Caption-style text data:

--- --- ---

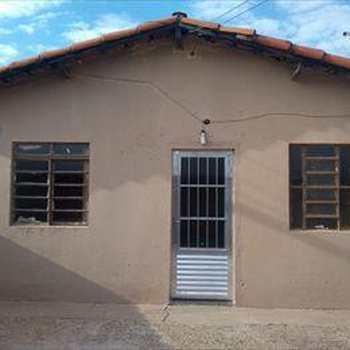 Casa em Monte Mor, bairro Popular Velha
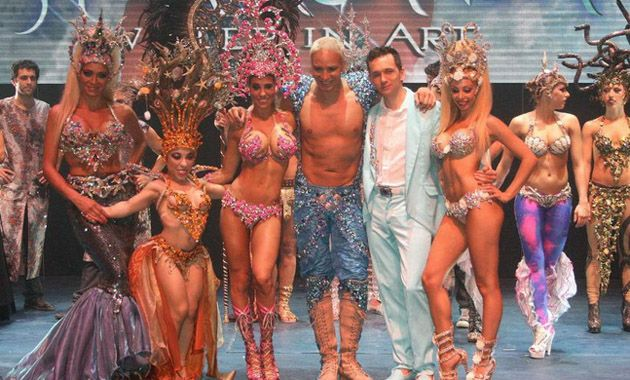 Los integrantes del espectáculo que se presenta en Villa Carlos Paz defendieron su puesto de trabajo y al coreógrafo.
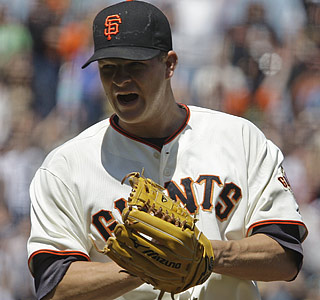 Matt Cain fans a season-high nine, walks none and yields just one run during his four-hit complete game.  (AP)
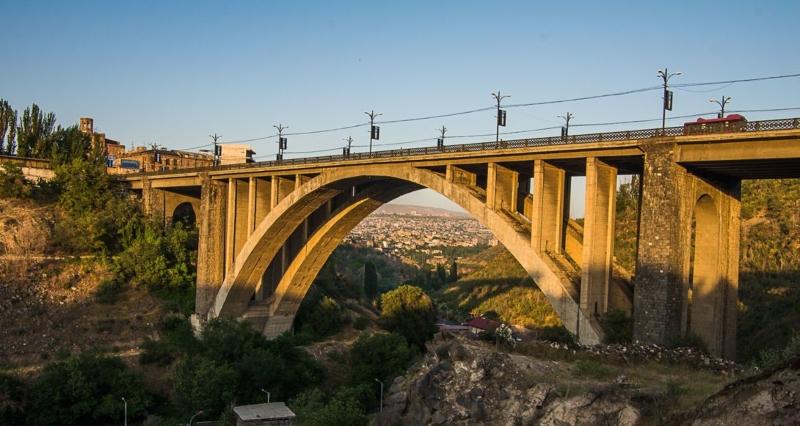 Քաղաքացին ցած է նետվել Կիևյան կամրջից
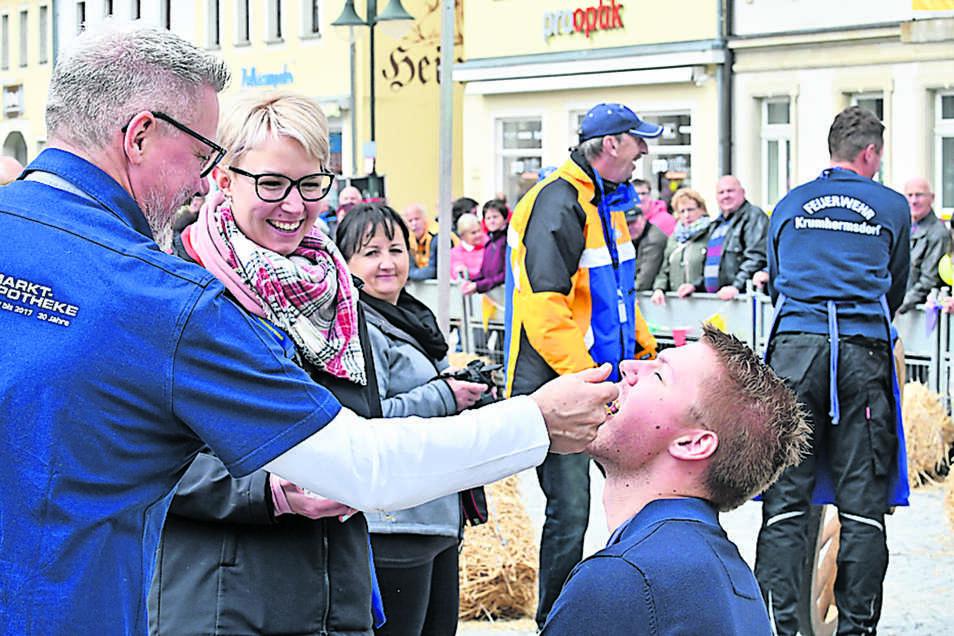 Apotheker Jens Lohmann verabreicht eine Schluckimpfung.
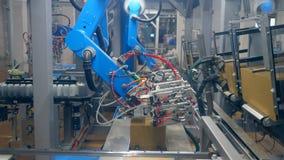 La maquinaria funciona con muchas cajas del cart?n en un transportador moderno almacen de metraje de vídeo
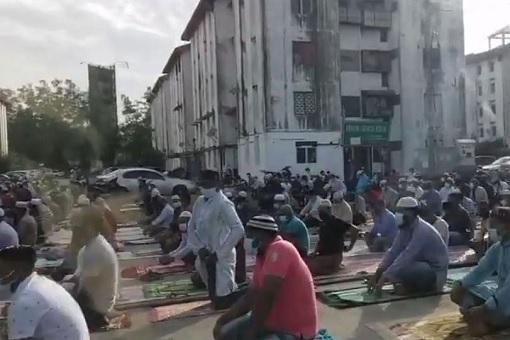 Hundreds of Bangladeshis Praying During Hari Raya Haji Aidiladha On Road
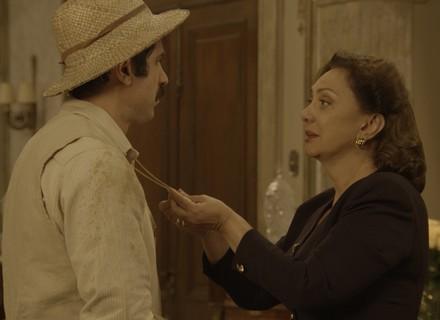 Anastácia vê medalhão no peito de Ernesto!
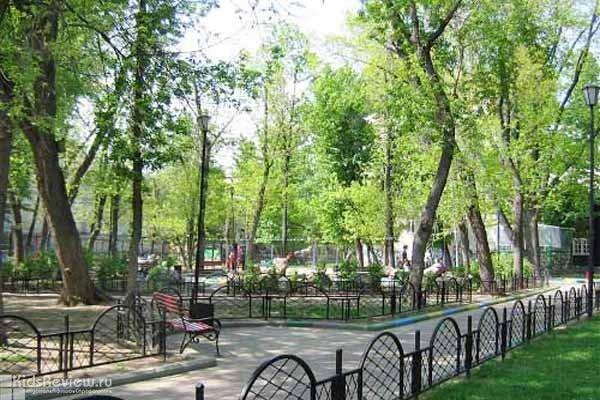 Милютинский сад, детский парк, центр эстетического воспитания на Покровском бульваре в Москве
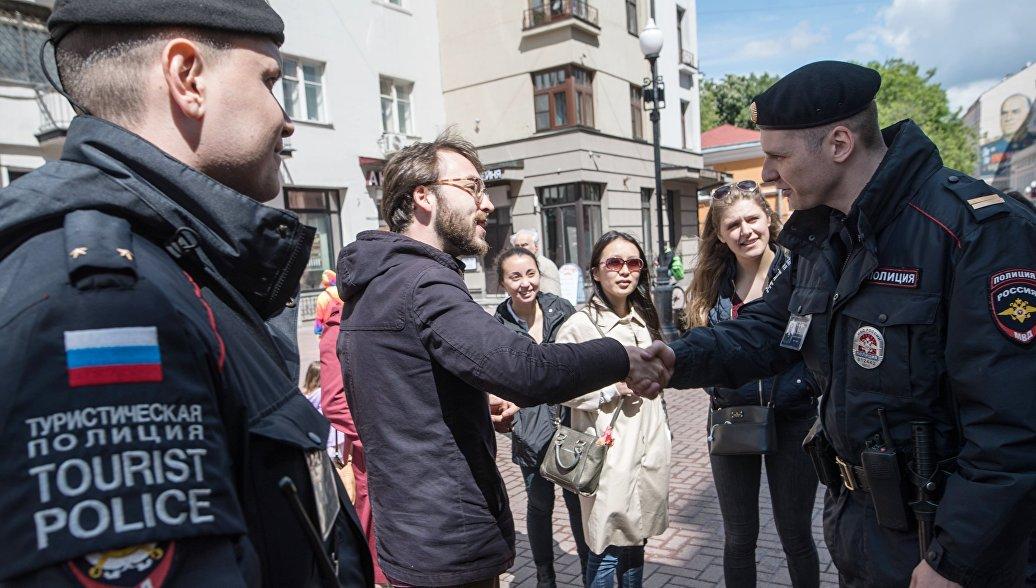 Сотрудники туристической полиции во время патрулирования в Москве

--- --- ---

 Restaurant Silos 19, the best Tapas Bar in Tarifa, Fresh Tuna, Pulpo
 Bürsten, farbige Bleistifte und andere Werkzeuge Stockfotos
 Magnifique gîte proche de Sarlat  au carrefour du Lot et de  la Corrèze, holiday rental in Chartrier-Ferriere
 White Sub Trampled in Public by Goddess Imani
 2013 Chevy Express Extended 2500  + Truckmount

--- --- ---

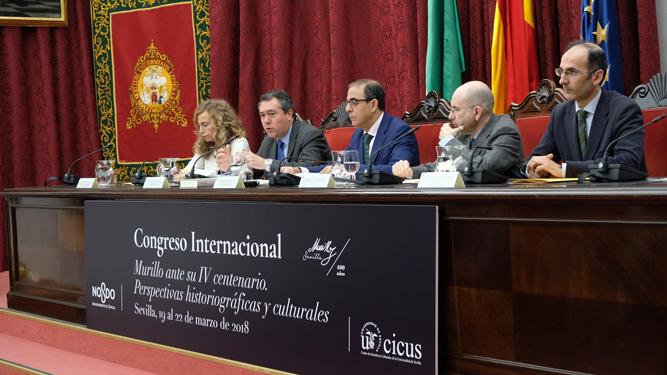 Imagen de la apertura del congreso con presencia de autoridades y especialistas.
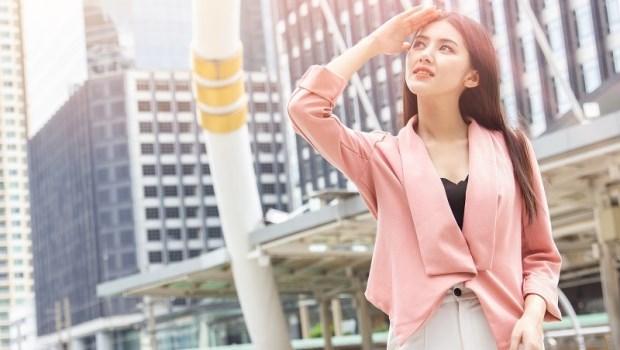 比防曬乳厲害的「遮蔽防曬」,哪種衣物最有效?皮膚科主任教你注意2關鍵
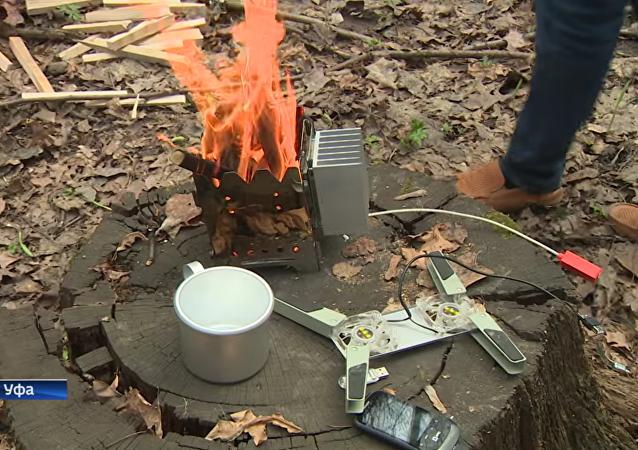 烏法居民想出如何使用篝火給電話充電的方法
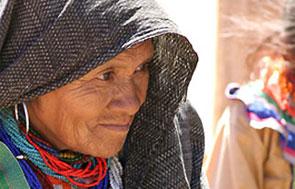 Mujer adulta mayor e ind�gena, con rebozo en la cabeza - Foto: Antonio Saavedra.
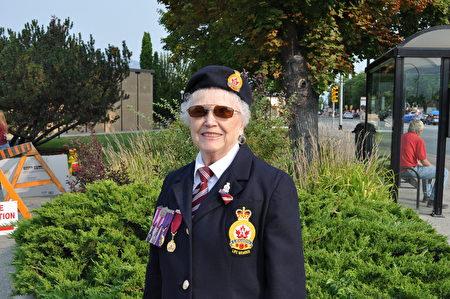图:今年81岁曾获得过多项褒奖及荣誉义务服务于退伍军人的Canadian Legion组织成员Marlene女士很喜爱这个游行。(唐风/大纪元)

--- --- ---

#### What is required
Every line from the line containing "Restaurant Silos 19, the" through the line containing "2013 Chevy Express" in the records above must be retyped exactly. Leave out the rest.

#### Expected output
 Restaurant Silos 19, the best Tapas Bar in Tarifa, Fresh Tuna, Pulpo
 Bürsten, farbige Bleistifte und andere Werkzeuge Stockfotos
 Magnifique gîte proche de Sarlat  au carrefour du Lot et de  la Corrèze, holiday rental in Chartrier-Ferriere
 White Sub Trampled in Public by Goddess Imani
 2013 Chevy Express Extended 2500  + Truckmount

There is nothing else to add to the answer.